-- Entries --
◆ ◆ ◆ ◆ ◆ ◆ ◆

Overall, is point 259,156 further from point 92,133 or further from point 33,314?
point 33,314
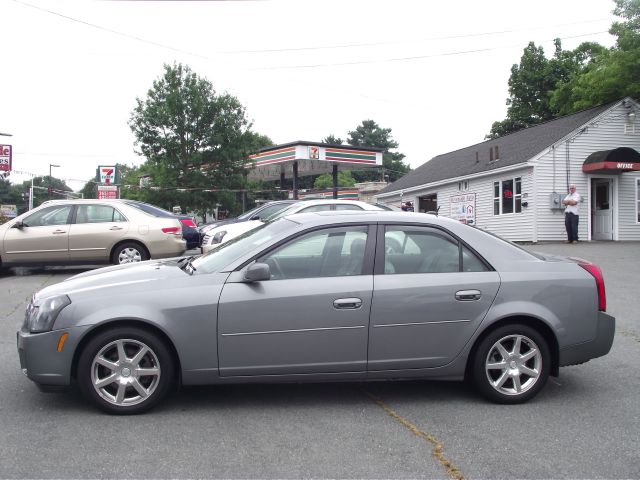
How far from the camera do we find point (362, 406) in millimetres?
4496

◆ ◆ ◆ ◆ ◆ ◆ ◆

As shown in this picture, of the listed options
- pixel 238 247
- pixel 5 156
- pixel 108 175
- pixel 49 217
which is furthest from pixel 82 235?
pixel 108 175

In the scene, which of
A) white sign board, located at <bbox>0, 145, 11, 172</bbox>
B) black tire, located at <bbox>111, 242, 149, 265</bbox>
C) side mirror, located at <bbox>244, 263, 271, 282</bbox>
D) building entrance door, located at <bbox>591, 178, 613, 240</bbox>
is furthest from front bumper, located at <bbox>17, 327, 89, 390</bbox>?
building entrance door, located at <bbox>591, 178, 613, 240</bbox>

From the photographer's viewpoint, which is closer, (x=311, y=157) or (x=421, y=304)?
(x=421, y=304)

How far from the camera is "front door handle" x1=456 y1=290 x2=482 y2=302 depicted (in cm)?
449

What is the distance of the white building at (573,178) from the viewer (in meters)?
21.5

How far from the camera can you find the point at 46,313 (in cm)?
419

◆ ◆ ◆ ◆ ◆ ◆ ◆

Collect each line from the records above that contains the word "furthest". Case counts.

which is furthest from pixel 82 235?
is furthest from front bumper, located at <bbox>17, 327, 89, 390</bbox>?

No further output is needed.